Sürekli yakındığın şey politik olanın pragmatikliği değil mi? O kadar ki “uydurulmuş din” diye markalaştırdığın şeyin başlama hikâyesinin de bu olduğunu bizzat kendin söylüyorsun. Ve fakat bizzat kendin bunun bayraktarıymışsın Hocam? Gücün karşısında geri adım atıp da, açık haksızlık karşısında sustun mu? Mesele bu mudur? Bir “hoca”dan çok siyasi bir figür olarak mı bu topluma konuştun Hocam?
Bakın, haksızlık etmemeye çalışıyorum. Bu bir soru sadece. Mustafa İslamoğlu Hoca, pekâlâ şunu diyebilir: “Politik davranmadım, haksızlık karşısında siyasi ya da ticari konumumu korumak için susmuş değilim. Sadece aldanmış oldum. Yaptıkları çalışmalara bakınca, toplumumuzun büyük kısmı gibi ben de iyi şeyler yaptıklarını düşündüm. Bir Müslüman olarak hüsn-ü zanda bulundum.” Mustafa İslamoğlu elbette herkes gibi bunları söyleyebilir. Aldatılmaktan münezzeh olan yalnızca Allah’tır çünkü. İnsan yanılabilir, hata yapabilir, eksik yorumlayabilir, korkabilir, çekinebilir. Bunlara elbette bir şey diyecek değilim. Hepimizin hayatı pişmanlıklarla, hayal kırıklıklarıyla dolu. Olur, olmuştur, olacaktır.
Ve fakat bu durumda Hocam, kusura bakmayın ama bu ferasetsizliğinizle nasıl oluyor da binlerce yıllık geleneğe saldırma hakkını kendinizde görüyorsunuz? Bu basiretsizliğe rağmen bu nasıl bir cürettir ki binlerce yıllık yorumları yerden yere vurabiliyorsunuz? Eğer iyi niyet işleteceksek, gerçekten sizin için söylüyorum, bu denli görünür olan meseleleri göremediğiniz halde, bu denli aşikâr olanı fark edemediğiniz halde nasıl oluyor da hala çıkıp insanlara bir şeyler söyleyebiliyorsunuz?

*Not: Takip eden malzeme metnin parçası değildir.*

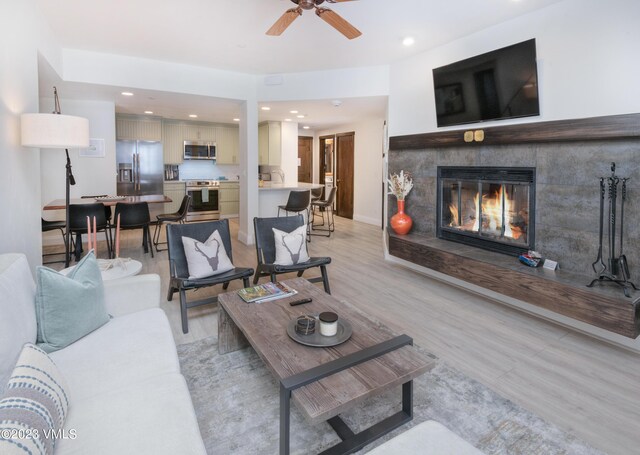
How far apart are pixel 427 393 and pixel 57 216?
21.3 feet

Kendi çağındaki meseleleri bile doğru okuyamayan biri mi bize bin yıl önceki tartışmaları doğru okuyacak? Allah aşkına yapmayın.
İyiyle kötüyü, faydalı olanla zararlı olanı, hainle dost olanı bu kadar birbirine karıştırmış birinin, normalde “Allah bana bu idraki vermemiş, oturup torunlarımla meşgul olayım” demesi gerekmez mi? Hem kendisi hem de bütün bir toplum için bunu demesi gerekmez mi? Başta söylediğim gibi, “yorum”un kendisine asla “vahiy” muamelesi yapıyor değilim. Gelenek de eleştirilebilir, eleştirilmelidir de. Ama siz belki bu ülkede bunu yapacak son kişisiniz Hocam. Allah aşkına fark edin şunu. Fark edin ve susun. Tüm bunlardan sonra çıkıp “İlahiyat ve İmam Hatip’ler DEAŞ zihniyeti yetiştiriyor” demek ne demek hocam? Refikimiz İsmail Kılıçarslan’ın yazısında dile getiremediğini diyeyim: bir ‘görev’ yoksa burada, bu nasıl bir aymazlıktır? Yazının ilk kısmından da anlamak mümkün, İhsan Şenocak Hoca ile de pek çok görüş ayrılığımız olabilir. Ve fakat bu siyasi tabloda ‘İhsan Şenocak’ı DEAŞ zihniyeti yetiştirmekle itham etmek’ kusura bakmayın ama art niyetten başka bir şey değildir.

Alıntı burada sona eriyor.